The architecture of 0xarchive-cli is designed to meet the needs of AI agents:
- Unified query interface: Shields API differences across platforms, so developers don't need to write adaptation code;
- CLI-friendly: Supports pipe operations and JSON output, seamlessly integrating into automated workflows;
- Data integrity: Ensures data quality to meet quantitative analysis needs;
- Performance optimization: Supports time range filtering and data aggregation, maintaining efficiency when processing large-scale data.

## Application Scenarios: From Strategy Research to AI Model Training

The practical value of the tool is reflected in multiple scenarios:
- Quantitative strategy research: Using historical data to backtest strategies and validate hypotheses;
- AI model training: Providing high-quality training data for machine learning models;
- Risk management analysis: Designing risk control mechanisms through liquidation data and changes in open interest;
- Market microstructure research: Analyzing order book and transaction data to understand market operations;
- Automated trading: AI agents integrate the tool to implement data-driven trading decisions.

## Ecological Significance: The Prototype of Vertical Data Infrastructure for AI Agents

The AI-first design of 0xarchive-cli reflects the trend of AI agent applications—the rise of dedicated data interfaces. In vertical fields (such as quantitative finance), the value of professional data far exceeds general knowledge, and AI agents need convenient access to professional data. This tool demonstrates how to package professional data into AI-friendly interfaces, lowering the application threshold. This model can be replicated in fields like law, medicine, and scientific research, providing data infrastructure for AI agents in various vertical domains.
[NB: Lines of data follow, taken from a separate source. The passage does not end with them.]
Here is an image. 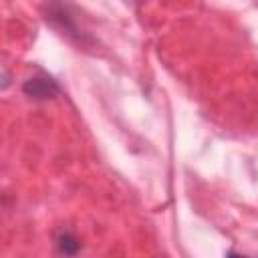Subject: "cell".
Masks as SVG:
<instances>
[{
  "label": "cell",
  "mask_w": 258,
  "mask_h": 258,
  "mask_svg": "<svg viewBox=\"0 0 258 258\" xmlns=\"http://www.w3.org/2000/svg\"><path fill=\"white\" fill-rule=\"evenodd\" d=\"M24 93L30 97H36V99H46V97H52L54 93H58V87L50 79H28L24 85Z\"/></svg>",
  "instance_id": "6da1fadb"
},
{
  "label": "cell",
  "mask_w": 258,
  "mask_h": 258,
  "mask_svg": "<svg viewBox=\"0 0 258 258\" xmlns=\"http://www.w3.org/2000/svg\"><path fill=\"white\" fill-rule=\"evenodd\" d=\"M56 246H58V252L60 254H77L79 252V248H81V244H79V240L73 236V234H69V232H62L58 238H56Z\"/></svg>",
  "instance_id": "7a4b0ae2"
}]
</instances>
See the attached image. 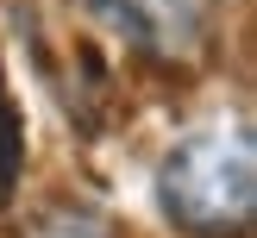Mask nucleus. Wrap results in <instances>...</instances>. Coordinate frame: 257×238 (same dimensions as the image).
<instances>
[{"label":"nucleus","instance_id":"nucleus-1","mask_svg":"<svg viewBox=\"0 0 257 238\" xmlns=\"http://www.w3.org/2000/svg\"><path fill=\"white\" fill-rule=\"evenodd\" d=\"M163 213H170L182 232L195 238H238L251 225L257 207V157L245 125H213V132H195L163 157L157 175Z\"/></svg>","mask_w":257,"mask_h":238},{"label":"nucleus","instance_id":"nucleus-2","mask_svg":"<svg viewBox=\"0 0 257 238\" xmlns=\"http://www.w3.org/2000/svg\"><path fill=\"white\" fill-rule=\"evenodd\" d=\"M94 25H107L113 38L125 44H145V50H182L201 25L195 0H75Z\"/></svg>","mask_w":257,"mask_h":238},{"label":"nucleus","instance_id":"nucleus-3","mask_svg":"<svg viewBox=\"0 0 257 238\" xmlns=\"http://www.w3.org/2000/svg\"><path fill=\"white\" fill-rule=\"evenodd\" d=\"M25 238H113V225L100 219L94 207H75V200H63V207H44V213H32Z\"/></svg>","mask_w":257,"mask_h":238},{"label":"nucleus","instance_id":"nucleus-4","mask_svg":"<svg viewBox=\"0 0 257 238\" xmlns=\"http://www.w3.org/2000/svg\"><path fill=\"white\" fill-rule=\"evenodd\" d=\"M19 157H25V132H19V113L0 100V200L13 194V175H19Z\"/></svg>","mask_w":257,"mask_h":238}]
</instances>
## Conclusion: The Evolution Direction of Financial Data Infrastructure in the AI Era

0xarchive-cli demonstrates the evolution direction of financial data infrastructure in the AI era. By opening up AI-friendly interfaces for professional financial data, it lowers the threshold for algorithmic trading research and paves the way for the application of AI agents in the financial field. As AI agents are more deeply applied in trading, risk management, and other areas, similar data infrastructure will become increasingly important. As a pioneer, 0xarchive-cli provides a reference model for subsequent projects.